Rule #9: "No kids. If kids are needed for the ceremony, a car should be waiting." I'd like to think my wife and I were pioneers in this area. If you want to bring your kid to a wedding, have the grace to wait out in the lobby until the ceremony is over.
Rule #15: "It's fine if someone else wears white."
It damn well is not! I hate to sound like an old man yelling at clouds, but there are a few traditions we should hold onto. One of those is you don't wear white at someone else's wedding.
If the bride doesn't want to wear white, that's her decision. But you don't get to draw attention to yourself at someone else's wedding. Especially when you're a parent of one of the people getting married. You deserve to have scorn heaped upon you.
Also, you don't announce your pregnancy or propose to your significant other at someone else's wedding. This day is about the two people getting married, it's not your chance to showboat. So, unless you're the bride, no white at weddings.
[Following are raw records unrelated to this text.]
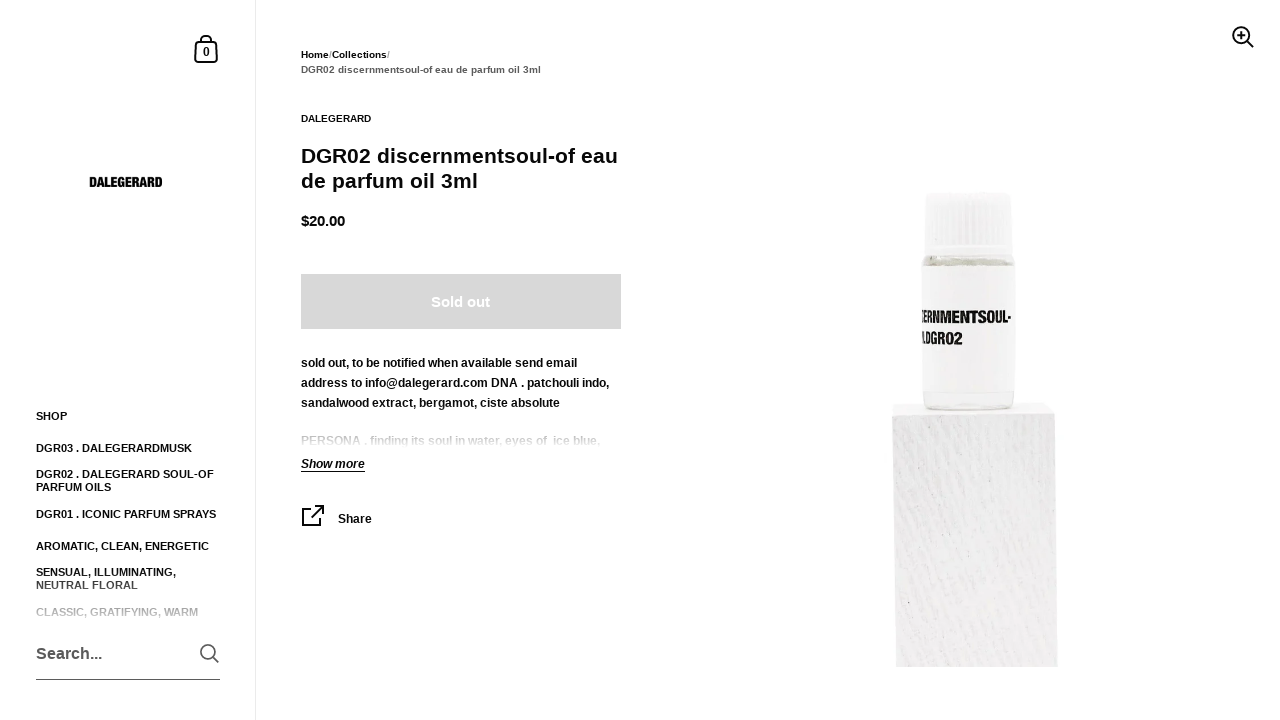

--- FILE ---
content_type: text/css
request_url: https://dalegerard.com/cdn/shop/t/26/assets/section-popup.css?v=175517230005741471311715101848
body_size: -192
content:
modal-box{position:fixed;width:100%;height:100%;top:0;left:0;z-index:-1;background:#000000b3;display:flex;align-items:center;justify-content:center;opacity:0;visibility:hidden;transition:all .25s linear}modal-box.active{z-index:9999;opacity:1;visibility:visible}.popup-background,.modal-background{position:absolute;top:0;left:0;width:100%;height:100%;z-index:1}.popup-content{align-items:center;display:flex;flex-direction:column;position:relative;max-width:620px;width:100%;top:0;left:0;background:rgba(var(--color-body-bg),1);color:rgba(var(--color-body-txt),1);transform:translateY(50px);opacity:0;transition:all .3s linear 50ms;z-index:9;overflow:hidden}modal-box.active .popup-content{opacity:1;transform:translateY(0)}.popup-form{position:relative;margin-top:25px}.popup-form input[type=email]{border-color:rgba(var(--color-body-txt),.36)!important}.popup-form input[type=email]:hover{border-color:rgba(var(--color-body-txt),.66)!important}.popup-form input[type=email]:focus{border-color:rgba(var(--color-body-txt),.96)!important}.popup-close{position:absolute;top:0;z-index:999;cursor:pointer}html[dir=rtl] .popup-close{left:0}html[dir=ltr] .popup-close{right:0}.popup-image{padding-top:32.3%;width:100%;height:0;position:relative}.popup-text{padding:50px;width:100%}.popup-text .rte{opacity:.66}.popup-title{line-height:1.15}.popup-title+.rte{margin-top:25px}.popup-content .footer-content{margin-top:35px}.popup-cta-block{display:flex;flex-wrap:wrap;margin-top:35px;gap:15px;justify-content:center}@media screen and (max-width: 948px){modal-box{align-items:flex-end}.popup-content{max-width:100%}.popup-text{padding:25px}.popup-image{display:none}}
/*# sourceMappingURL=/cdn/shop/t/26/assets/section-popup.css.map?v=175517230005741471311715101848 */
Rule #13: "If you travel from out of town, you don't need to get the couple a gift."
Wrong. There needs to be an inverse correlation between distance traveled and the gift cost. The farther you travel, the cheaper your gift can be. If you travel more than 500 miles or take a plane, you absolutely do not have to get a gift.
Rule #14: "Actually, all gifts are banned." Whoa, settle down, Slate. Don't let all this rule-making go to your head. Just because you were too late to scoop up the gravy boat on sale at Target doesn't mean you can ruin wedding gifts for everyone else.
Maybe you need to be put in another headlock.